The writing team also added a lot of horror influences separate from the source. Antosca says they sat down and thought about what styles they wanted to evoke this season, and names like Dario Argento (Suspiria), Nicolas Roeg (Don’t Look Now) and Bernard Rose (Candyman) came up. Watching Butcher’s Block, the inspirations are obvious. (There’s a dwarf in a red cloak, for instance, which became an iconic image from Don’t Look Now.)

Also, like Argento, the installment is surprisingly bright and colorful, so it goes along well with the humorous, surreal and campy aspects of the story, which range from horrifying imagery to laugh-out-loud uncomfortable moments. Again, that's nothing like Search and Rescue Woods, a modern tale with a Gothic, subtle feel that feels less like a full narrative and more like a train of thoughts spilling out of the writer.

These differences may seem strange, considering Channel Zero’s mission to adapt some of the internet’s most famous creepypasta stories, but it gets at the genre’s core component. Because they exist on the internet and are easily accessible to millions of international readers, there are plenty of opportunities to expand their worlds. Some participate by moving away from the horror genre (it's not recommended to look up Slender Man fanfiction, but there are a lot of people who want to have sex with the beast and have even created a whole hierarchical, BDSM-inspired system). Others simply add detail or doctor images or audio to make the story seem more real. Then, people are inspired to write their own stories—sometimes even sequels to their favorites—which only grows the medium and gives Antosca more inspiration for his show.

The crew is already on track for the fourth installment, which Antosca describes as “Hitchcock meets Cronenberg.” Like Butcher’s Block, No. 4 will deviate from the source material, which is a horrifying one-shot story without a mythology or distinct characters. If Channel Zero gets picked up for more seasons, Antosca hopes to move away from some of the more popular creepypastas.

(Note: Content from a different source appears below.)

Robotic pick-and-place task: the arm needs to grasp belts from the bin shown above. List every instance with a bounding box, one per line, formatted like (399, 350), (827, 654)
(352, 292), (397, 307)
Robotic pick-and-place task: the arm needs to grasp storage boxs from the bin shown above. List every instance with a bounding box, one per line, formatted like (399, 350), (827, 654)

“There are some that are really well-known that I would love to do. There are others that are great horror ideas that aren't as familiar,” he explains. “I would love to do the Russian Sleep Experiment [about a World War II-era experiment that goes horribly wrong]”

Even if Channel Zero ends, creepypastas will still be a well of inspiration for creators looking to adapt to television, film or video games. There are new ones popping up every week over on the subreddit r/nosleep and on the official Creepypasta wiki. There’s the SCP Foundation, an online organization full of thousands of stories about mythological and sometimes nightmare-inducing objects. There are podcasts such as The NoSleep Podcast and Creepy that produce audio dramas based on horror stories, and ones including Limetown and The Black Tapes that create their own. Even with Butcher’s Block being the first mainstream adaptation of Search and Rescue Woods, it isn’t the definitive adaptation. Antosca theorizes that somebody else will make it, though.

"It’s impossible to read enough of them," Antosca says, adding that even after completing a season, he’ll still hit up the internet to read another person’s interpretation of No-End House, for example. “People are constantly writing.”


Channel Zero: Butcher's Block premieres Wednesday at 10/9c on Syfy.